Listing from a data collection

==*==

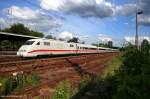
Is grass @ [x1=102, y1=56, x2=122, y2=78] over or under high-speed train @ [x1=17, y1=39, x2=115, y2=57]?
under

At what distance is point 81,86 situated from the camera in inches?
511

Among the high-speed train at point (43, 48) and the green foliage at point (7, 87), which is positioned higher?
the high-speed train at point (43, 48)

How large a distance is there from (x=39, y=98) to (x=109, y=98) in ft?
8.26

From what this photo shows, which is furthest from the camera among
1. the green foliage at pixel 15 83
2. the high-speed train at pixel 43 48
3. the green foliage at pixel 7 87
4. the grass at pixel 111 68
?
the high-speed train at pixel 43 48

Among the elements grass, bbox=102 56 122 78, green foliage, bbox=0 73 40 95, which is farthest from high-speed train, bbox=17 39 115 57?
green foliage, bbox=0 73 40 95

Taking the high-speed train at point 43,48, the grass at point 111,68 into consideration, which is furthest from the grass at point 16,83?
the high-speed train at point 43,48

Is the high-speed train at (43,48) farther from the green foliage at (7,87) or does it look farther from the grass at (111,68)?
the green foliage at (7,87)

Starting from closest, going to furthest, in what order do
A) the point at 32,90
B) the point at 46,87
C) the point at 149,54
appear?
the point at 32,90, the point at 46,87, the point at 149,54

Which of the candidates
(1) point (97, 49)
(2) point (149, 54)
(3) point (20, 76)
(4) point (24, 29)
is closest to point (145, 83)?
(3) point (20, 76)

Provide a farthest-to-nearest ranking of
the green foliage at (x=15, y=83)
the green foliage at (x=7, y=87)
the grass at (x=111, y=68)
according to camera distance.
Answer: the grass at (x=111, y=68), the green foliage at (x=15, y=83), the green foliage at (x=7, y=87)

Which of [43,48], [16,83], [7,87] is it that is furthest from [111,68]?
[7,87]

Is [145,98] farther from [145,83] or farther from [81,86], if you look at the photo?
[81,86]

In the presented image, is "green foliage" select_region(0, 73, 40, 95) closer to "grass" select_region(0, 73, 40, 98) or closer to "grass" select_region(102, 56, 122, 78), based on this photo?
"grass" select_region(0, 73, 40, 98)

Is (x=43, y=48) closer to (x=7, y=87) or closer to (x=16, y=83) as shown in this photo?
(x=16, y=83)
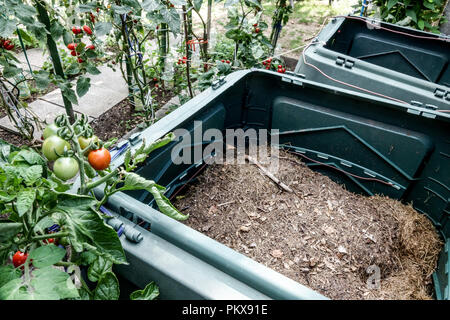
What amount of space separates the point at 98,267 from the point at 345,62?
196 centimetres

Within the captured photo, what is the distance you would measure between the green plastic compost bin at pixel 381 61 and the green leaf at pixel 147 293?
164 centimetres

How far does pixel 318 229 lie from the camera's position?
5.79ft

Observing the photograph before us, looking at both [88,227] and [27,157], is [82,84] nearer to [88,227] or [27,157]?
[27,157]

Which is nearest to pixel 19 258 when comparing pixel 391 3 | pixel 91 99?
pixel 91 99

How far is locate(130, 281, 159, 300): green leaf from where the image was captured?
0.93 m

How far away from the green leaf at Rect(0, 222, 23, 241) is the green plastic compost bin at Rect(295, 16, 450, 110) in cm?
180

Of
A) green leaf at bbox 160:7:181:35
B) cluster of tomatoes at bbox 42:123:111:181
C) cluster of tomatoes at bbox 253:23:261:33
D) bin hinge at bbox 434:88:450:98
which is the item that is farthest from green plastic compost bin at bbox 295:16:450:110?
cluster of tomatoes at bbox 42:123:111:181

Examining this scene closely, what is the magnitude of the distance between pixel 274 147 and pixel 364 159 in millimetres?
584

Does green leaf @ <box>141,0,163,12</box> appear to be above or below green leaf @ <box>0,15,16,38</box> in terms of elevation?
above

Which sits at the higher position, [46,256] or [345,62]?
[345,62]

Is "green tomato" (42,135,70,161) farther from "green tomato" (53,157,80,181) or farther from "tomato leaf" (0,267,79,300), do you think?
"tomato leaf" (0,267,79,300)
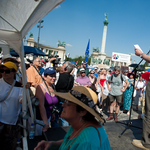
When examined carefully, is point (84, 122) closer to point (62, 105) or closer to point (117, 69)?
point (62, 105)

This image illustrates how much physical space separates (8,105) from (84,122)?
163 cm

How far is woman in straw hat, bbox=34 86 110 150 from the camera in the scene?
110 cm

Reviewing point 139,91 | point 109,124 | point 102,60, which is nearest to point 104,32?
point 102,60

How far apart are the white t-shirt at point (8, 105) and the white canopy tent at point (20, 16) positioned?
16 cm

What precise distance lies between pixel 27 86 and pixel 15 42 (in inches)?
32.9

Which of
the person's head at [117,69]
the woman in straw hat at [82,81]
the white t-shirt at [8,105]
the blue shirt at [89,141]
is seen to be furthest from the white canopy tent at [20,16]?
the person's head at [117,69]

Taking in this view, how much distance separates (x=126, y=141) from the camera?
3.19m

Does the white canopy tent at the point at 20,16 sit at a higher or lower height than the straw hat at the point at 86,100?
higher

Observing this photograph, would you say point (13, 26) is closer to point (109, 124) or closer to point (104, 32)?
point (109, 124)

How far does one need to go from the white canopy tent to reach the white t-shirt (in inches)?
6.3

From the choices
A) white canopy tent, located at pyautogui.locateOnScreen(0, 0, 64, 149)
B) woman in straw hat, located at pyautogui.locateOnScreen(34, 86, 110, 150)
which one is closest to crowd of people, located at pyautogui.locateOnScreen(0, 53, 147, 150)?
woman in straw hat, located at pyautogui.locateOnScreen(34, 86, 110, 150)

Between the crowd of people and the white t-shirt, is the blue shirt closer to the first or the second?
the crowd of people

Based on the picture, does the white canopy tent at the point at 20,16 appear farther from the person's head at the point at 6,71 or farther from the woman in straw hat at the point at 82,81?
the woman in straw hat at the point at 82,81

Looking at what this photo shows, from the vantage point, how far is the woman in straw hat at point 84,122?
1.10 meters
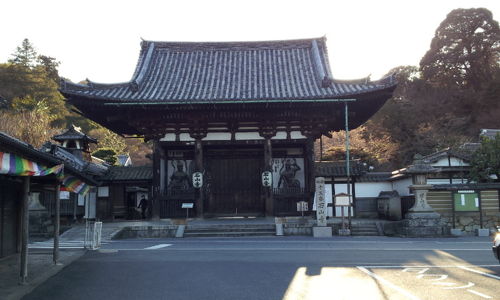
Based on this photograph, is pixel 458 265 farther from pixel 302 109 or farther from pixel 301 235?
pixel 302 109

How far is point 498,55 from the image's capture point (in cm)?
4459

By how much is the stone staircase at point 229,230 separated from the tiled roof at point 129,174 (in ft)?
20.9

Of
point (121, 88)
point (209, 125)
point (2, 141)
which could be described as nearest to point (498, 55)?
point (209, 125)

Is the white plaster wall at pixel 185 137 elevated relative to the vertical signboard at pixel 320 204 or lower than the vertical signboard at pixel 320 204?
elevated

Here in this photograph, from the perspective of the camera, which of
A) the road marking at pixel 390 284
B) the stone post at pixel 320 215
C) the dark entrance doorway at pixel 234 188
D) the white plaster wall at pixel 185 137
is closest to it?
the road marking at pixel 390 284

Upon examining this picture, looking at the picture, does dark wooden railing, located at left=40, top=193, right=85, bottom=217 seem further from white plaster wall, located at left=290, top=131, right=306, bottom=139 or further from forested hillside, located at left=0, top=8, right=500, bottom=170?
forested hillside, located at left=0, top=8, right=500, bottom=170

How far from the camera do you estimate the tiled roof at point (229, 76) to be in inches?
716

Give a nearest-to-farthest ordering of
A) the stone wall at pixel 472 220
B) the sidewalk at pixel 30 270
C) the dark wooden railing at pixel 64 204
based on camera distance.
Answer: the sidewalk at pixel 30 270, the stone wall at pixel 472 220, the dark wooden railing at pixel 64 204

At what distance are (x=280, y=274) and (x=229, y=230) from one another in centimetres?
875

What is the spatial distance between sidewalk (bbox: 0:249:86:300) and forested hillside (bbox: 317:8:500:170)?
27750 millimetres

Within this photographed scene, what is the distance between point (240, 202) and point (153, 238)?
5536 millimetres

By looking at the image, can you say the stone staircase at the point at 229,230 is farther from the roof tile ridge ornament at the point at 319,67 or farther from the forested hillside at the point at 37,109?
the forested hillside at the point at 37,109

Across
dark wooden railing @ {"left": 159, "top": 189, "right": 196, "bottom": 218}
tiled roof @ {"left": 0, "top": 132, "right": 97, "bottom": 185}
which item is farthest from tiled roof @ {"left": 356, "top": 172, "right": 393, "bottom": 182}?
tiled roof @ {"left": 0, "top": 132, "right": 97, "bottom": 185}

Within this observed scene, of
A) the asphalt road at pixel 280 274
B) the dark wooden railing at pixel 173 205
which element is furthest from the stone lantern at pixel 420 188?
the dark wooden railing at pixel 173 205
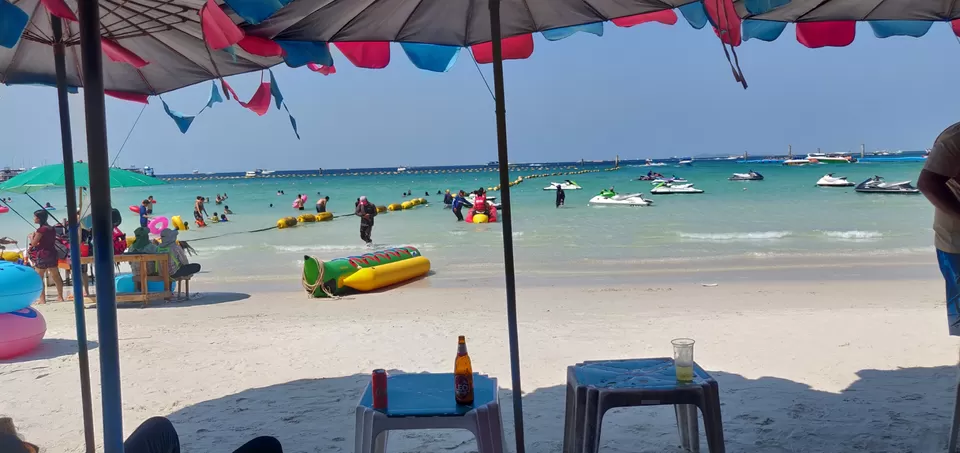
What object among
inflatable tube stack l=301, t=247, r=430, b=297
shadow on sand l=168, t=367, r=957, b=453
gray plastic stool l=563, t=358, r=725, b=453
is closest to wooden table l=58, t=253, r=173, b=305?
inflatable tube stack l=301, t=247, r=430, b=297

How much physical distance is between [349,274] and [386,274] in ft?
1.94

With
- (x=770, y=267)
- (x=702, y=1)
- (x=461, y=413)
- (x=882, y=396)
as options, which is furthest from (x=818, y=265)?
(x=461, y=413)

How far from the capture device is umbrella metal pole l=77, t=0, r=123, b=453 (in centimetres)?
183

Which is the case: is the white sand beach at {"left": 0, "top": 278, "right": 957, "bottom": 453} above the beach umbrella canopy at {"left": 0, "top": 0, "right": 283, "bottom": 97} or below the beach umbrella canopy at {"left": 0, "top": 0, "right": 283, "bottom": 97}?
below

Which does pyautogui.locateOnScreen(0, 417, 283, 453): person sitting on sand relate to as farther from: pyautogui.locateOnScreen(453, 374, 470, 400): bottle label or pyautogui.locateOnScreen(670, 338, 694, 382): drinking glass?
pyautogui.locateOnScreen(670, 338, 694, 382): drinking glass

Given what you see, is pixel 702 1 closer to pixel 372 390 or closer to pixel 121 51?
pixel 372 390

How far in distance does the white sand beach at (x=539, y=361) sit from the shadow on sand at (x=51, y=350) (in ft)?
0.12

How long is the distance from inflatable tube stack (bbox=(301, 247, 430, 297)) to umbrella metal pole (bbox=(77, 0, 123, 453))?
274 inches

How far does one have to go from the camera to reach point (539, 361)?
5016 mm

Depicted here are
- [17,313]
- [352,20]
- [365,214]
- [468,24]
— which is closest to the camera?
[352,20]

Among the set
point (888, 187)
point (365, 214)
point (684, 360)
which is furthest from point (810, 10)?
point (888, 187)

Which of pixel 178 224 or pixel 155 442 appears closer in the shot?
pixel 155 442

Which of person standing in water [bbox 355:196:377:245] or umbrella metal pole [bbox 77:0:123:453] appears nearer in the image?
umbrella metal pole [bbox 77:0:123:453]

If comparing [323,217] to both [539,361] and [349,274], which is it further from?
[539,361]
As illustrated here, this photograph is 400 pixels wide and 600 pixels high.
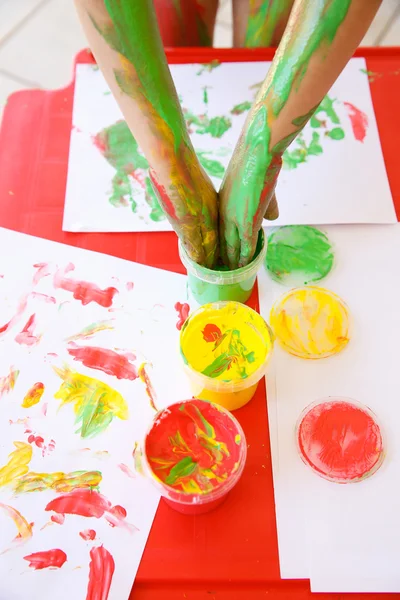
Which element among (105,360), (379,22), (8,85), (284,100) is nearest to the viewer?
(284,100)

==*==

**Brief**
Please copy the stretch of the listing from its start through the line containing "the point at 32,90, the" word for word. Leave the pictures out.

**Answer to the exercise**
Is grass @ [x1=102, y1=56, x2=122, y2=78] over or under high-speed train @ [x1=17, y1=39, x2=115, y2=57]?
under

At what distance is point 81,86 situated from the camera in inches?
511

Among the high-speed train at point (43, 48) and the green foliage at point (7, 87), which is positioned higher?
the high-speed train at point (43, 48)

How large a distance is there from (x=39, y=98) to (x=109, y=98) in ft?
8.26

From what this photo shows, which is furthest from the camera among
1. the green foliage at pixel 15 83
2. the high-speed train at pixel 43 48
3. the green foliage at pixel 7 87
4. the grass at pixel 111 68
?
the high-speed train at pixel 43 48

Among the elements grass, bbox=102 56 122 78, green foliage, bbox=0 73 40 95, which is farthest from high-speed train, bbox=17 39 115 57?
green foliage, bbox=0 73 40 95

Taking the high-speed train at point 43,48, the grass at point 111,68 into consideration, which is furthest from the grass at point 16,83?
the high-speed train at point 43,48

Is the high-speed train at (43,48) farther from the green foliage at (7,87) or does it look farther from the grass at (111,68)?
the green foliage at (7,87)

Starting from closest, going to furthest, in what order do
A) the point at 32,90
B) the point at 46,87
C) the point at 149,54
appear?
the point at 32,90, the point at 46,87, the point at 149,54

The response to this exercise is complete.